A San Francisco Chronicle Best Book of the Year
February House is the true story of an extraordinary experiment in communal living, one involving young but already iconic writers—and America’s best-known burlesque performer—in a house at 7 Middagh Street in Brooklyn. It was a fevered yearlong party, fueled by the appetites of youth and a shared sense of urgency to take action as artists in the months before the country entered World War II.

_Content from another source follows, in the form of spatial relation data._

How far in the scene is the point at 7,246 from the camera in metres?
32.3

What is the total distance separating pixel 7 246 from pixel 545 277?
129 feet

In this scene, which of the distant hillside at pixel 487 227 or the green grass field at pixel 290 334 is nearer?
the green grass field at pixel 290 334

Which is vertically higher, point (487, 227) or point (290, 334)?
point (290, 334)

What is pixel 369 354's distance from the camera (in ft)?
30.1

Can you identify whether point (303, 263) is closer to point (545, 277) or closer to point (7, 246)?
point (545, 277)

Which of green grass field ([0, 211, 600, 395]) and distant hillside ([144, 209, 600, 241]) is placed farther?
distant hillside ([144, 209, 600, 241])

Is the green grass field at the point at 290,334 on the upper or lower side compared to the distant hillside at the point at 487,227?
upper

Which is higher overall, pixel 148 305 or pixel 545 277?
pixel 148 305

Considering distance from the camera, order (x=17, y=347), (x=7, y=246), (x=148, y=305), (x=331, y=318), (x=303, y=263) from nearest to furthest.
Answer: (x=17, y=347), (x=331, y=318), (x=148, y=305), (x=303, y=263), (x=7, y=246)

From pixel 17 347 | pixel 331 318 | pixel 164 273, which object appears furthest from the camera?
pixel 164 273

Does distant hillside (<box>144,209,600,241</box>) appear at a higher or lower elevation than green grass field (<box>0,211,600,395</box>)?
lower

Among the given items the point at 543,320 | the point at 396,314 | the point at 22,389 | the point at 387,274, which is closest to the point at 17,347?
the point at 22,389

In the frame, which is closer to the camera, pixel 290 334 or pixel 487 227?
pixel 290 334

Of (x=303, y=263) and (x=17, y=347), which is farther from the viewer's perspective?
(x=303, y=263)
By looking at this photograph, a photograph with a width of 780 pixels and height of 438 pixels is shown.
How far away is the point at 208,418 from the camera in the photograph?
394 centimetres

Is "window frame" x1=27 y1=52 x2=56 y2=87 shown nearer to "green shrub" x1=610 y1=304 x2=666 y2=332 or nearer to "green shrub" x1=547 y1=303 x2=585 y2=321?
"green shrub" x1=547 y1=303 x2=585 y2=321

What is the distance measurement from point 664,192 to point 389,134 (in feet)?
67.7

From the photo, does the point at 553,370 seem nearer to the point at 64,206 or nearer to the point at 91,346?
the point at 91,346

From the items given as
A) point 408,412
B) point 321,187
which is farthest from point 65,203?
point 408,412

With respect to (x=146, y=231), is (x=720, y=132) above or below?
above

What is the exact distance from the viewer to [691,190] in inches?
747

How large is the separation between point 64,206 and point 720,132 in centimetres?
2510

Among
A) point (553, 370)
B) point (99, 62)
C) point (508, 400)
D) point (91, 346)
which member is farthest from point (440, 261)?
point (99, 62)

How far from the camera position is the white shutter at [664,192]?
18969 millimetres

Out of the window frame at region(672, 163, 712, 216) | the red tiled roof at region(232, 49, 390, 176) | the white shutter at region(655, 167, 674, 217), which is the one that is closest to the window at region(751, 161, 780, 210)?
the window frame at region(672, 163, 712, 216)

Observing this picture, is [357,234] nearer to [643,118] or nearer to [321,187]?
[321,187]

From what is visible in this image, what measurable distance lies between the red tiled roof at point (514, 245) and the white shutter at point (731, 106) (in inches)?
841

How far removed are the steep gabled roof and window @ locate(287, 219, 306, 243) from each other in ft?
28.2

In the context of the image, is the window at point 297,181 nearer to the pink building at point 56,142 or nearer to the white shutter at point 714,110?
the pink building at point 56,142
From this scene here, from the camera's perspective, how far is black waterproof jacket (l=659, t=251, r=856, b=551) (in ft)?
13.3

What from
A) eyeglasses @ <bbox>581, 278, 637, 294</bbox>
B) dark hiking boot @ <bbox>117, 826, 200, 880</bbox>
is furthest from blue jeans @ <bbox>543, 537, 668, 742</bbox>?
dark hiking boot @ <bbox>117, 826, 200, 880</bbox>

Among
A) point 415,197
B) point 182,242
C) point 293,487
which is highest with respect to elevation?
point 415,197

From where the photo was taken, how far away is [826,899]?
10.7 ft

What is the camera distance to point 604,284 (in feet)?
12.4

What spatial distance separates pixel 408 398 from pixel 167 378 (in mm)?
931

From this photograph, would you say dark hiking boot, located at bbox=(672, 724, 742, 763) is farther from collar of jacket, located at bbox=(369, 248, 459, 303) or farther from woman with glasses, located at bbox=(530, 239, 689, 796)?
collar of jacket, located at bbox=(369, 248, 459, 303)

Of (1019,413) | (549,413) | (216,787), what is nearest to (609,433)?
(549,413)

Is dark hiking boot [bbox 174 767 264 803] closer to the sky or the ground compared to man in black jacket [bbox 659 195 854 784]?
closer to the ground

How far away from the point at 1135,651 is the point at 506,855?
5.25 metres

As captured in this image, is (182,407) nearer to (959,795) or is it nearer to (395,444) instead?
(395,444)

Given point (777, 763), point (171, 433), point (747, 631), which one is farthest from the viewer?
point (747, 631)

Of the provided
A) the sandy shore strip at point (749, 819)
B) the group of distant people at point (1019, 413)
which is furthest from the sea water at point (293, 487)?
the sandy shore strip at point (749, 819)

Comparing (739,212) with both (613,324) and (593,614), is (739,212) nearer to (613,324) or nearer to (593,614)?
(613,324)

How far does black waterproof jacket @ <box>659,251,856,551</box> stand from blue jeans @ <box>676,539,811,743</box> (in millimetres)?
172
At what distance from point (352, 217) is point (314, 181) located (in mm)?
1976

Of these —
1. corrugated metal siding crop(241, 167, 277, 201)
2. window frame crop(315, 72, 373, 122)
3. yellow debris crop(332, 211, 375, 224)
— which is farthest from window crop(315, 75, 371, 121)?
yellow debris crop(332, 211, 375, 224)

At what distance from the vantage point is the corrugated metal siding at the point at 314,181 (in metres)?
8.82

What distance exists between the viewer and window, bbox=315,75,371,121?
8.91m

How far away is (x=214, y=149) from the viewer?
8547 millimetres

In spite of the sheer intensity of life at 7 Middagh, the house was for its residents a creative crucible. Carson McCullers’s two masterpieces, The Member of the Wedding and The Ballad of the Sad Cafe, were born, bibulously, in Brooklyn. Gypsy Rose Lee, workmanlike by day, party girl by night, wrote her book The G-String Murders in her Middagh Street bedroom. W. H. Auden—who, along with Benjamin Britten, was being excoriated back in England for absenting himself from the war—presided over the house like a peevish auntie, collecting rent money and dispensing romantic advice. And yet all the while, he was composing some of the most important work of his career.
Enlivened by primary sources and an unforgettable story, this tale of daily life at the most fertile and improbable live-in salon of the twentieth century comes from the acclaimed author of Inside the Dream Palace: The Life and Times of New York’s Legendary Chelsea Hotel.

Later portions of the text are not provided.